**PROBLEM DESCRIPTION**
Change "point of capture" to "camera position" in the records starting at the beginning and ending at the line containing "4312 centimetres", and write out that stretch with nothing else altered. Leave the pictures out.

Image-linked spatial questions
·····
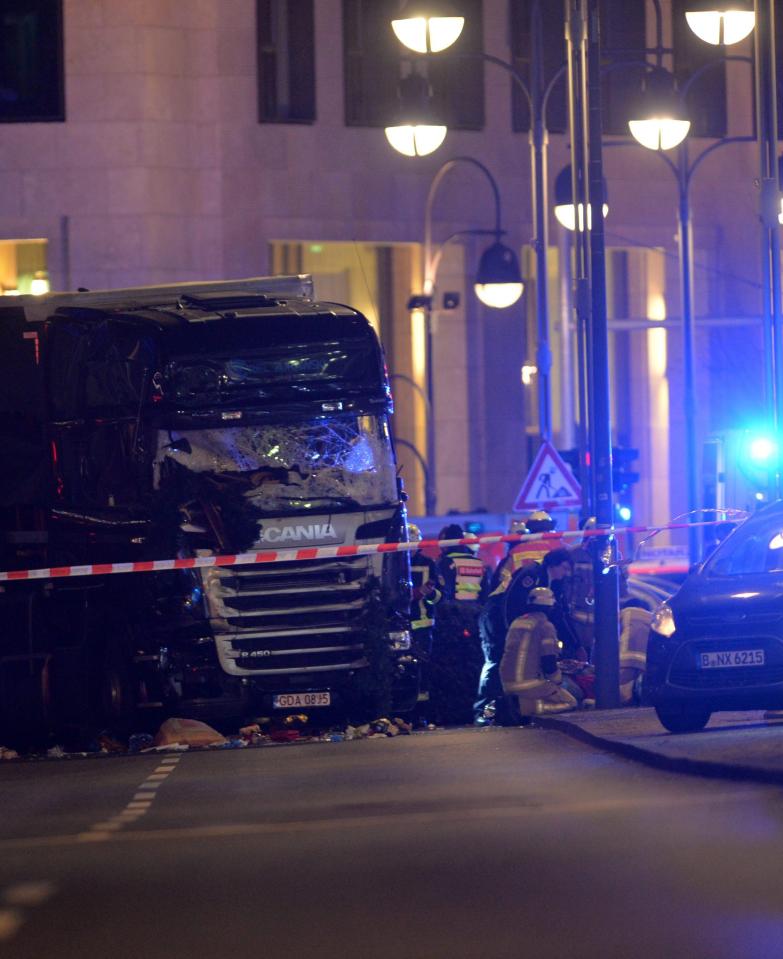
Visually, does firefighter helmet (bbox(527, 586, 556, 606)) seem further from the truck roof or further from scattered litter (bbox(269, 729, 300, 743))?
the truck roof

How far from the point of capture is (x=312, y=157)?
4312 centimetres

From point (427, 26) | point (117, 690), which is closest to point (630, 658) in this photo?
point (117, 690)

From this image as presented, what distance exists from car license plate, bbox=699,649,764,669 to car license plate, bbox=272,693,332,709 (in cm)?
376

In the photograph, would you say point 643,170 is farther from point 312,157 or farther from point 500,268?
point 500,268

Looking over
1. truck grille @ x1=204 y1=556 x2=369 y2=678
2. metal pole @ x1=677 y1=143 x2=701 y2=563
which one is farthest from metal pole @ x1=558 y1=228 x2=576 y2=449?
truck grille @ x1=204 y1=556 x2=369 y2=678

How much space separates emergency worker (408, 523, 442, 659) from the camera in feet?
60.4

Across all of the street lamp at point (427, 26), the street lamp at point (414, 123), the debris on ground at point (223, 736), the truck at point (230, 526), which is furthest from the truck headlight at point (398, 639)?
the street lamp at point (414, 123)

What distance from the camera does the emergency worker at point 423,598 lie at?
18422 mm

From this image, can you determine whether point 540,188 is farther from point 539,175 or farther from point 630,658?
point 630,658

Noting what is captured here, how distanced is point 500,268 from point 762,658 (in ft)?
55.0

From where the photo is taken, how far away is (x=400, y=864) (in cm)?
933

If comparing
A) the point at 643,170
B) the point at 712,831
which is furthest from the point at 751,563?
the point at 643,170

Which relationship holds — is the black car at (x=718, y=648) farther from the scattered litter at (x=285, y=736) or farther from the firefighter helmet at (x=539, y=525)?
the firefighter helmet at (x=539, y=525)

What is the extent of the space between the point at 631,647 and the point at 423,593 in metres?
2.02
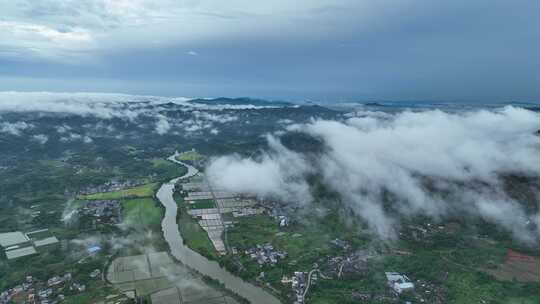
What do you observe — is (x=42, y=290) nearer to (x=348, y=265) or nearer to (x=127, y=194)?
(x=348, y=265)

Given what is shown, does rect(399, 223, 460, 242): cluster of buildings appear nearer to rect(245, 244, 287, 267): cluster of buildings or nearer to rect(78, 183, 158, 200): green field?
rect(245, 244, 287, 267): cluster of buildings

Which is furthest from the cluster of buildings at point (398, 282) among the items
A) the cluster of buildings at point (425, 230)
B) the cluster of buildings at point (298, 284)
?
the cluster of buildings at point (425, 230)

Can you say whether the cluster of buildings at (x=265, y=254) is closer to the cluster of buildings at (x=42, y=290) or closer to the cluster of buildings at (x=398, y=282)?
the cluster of buildings at (x=398, y=282)

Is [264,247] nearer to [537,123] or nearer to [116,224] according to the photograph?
[116,224]

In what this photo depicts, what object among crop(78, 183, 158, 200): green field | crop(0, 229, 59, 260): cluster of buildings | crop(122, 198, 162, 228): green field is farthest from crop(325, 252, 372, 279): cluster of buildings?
crop(78, 183, 158, 200): green field

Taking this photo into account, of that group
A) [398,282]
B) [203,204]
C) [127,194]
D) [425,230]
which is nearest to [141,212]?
[203,204]

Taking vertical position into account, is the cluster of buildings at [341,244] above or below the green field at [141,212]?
below

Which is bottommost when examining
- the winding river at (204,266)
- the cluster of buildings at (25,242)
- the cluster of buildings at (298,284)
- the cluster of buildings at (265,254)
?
the winding river at (204,266)

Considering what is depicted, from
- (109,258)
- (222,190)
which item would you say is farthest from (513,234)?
(109,258)
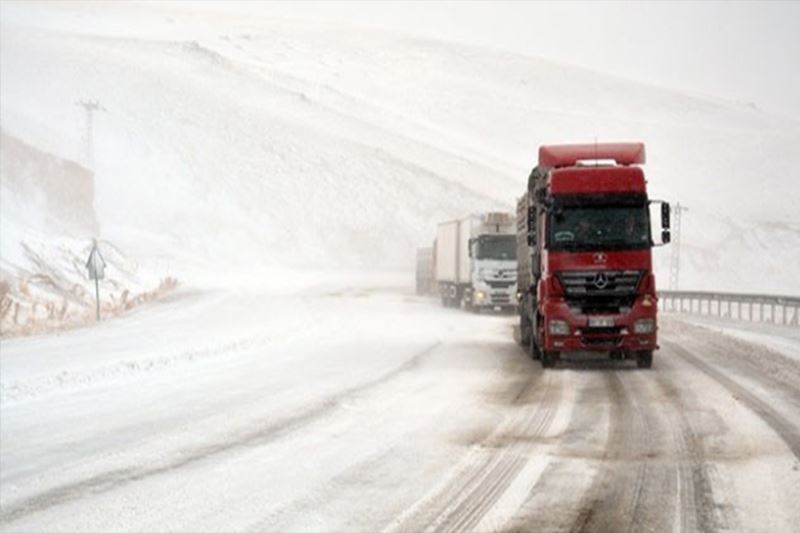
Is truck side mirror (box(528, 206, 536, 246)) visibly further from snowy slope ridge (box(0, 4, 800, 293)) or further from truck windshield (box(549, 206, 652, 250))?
snowy slope ridge (box(0, 4, 800, 293))

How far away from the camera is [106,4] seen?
188m

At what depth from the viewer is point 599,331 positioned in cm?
1806

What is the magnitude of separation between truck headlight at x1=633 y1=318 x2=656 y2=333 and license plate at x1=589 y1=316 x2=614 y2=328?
435mm

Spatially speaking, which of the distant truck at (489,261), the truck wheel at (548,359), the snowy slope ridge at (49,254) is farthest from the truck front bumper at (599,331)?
the distant truck at (489,261)

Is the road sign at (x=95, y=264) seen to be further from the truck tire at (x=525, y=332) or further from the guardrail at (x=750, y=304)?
the guardrail at (x=750, y=304)

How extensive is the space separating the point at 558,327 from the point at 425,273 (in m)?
36.7

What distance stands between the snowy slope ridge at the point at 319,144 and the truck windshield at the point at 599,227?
198ft

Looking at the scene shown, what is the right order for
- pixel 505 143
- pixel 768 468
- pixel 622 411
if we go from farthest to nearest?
pixel 505 143
pixel 622 411
pixel 768 468

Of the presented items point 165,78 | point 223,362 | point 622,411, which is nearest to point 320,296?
point 223,362

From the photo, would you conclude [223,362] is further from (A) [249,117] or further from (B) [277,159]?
(A) [249,117]

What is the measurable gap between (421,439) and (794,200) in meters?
109

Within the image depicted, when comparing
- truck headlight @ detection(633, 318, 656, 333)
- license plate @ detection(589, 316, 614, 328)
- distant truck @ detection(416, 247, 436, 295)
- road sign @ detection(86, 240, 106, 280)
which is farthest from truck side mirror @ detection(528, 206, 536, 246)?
distant truck @ detection(416, 247, 436, 295)

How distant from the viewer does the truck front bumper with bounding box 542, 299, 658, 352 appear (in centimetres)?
1802

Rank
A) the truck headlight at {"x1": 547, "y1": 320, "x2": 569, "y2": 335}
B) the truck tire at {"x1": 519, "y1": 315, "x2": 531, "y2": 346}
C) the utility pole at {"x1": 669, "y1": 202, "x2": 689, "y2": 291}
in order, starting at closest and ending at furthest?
the truck headlight at {"x1": 547, "y1": 320, "x2": 569, "y2": 335}
the truck tire at {"x1": 519, "y1": 315, "x2": 531, "y2": 346}
the utility pole at {"x1": 669, "y1": 202, "x2": 689, "y2": 291}
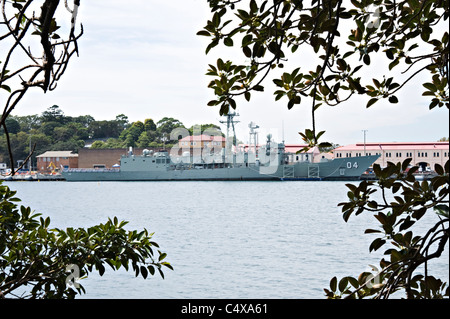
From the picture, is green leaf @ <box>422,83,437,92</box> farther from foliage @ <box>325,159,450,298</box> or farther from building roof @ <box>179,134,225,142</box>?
·····
**RESPONSE TO THE TASK**
Visually, does firefighter helmet (bbox(527, 586, 556, 606)) seem further from the truck roof or further from scattered litter (bbox(269, 729, 300, 743))?
the truck roof

How far from the camera position is (x=312, y=157)?
4312 centimetres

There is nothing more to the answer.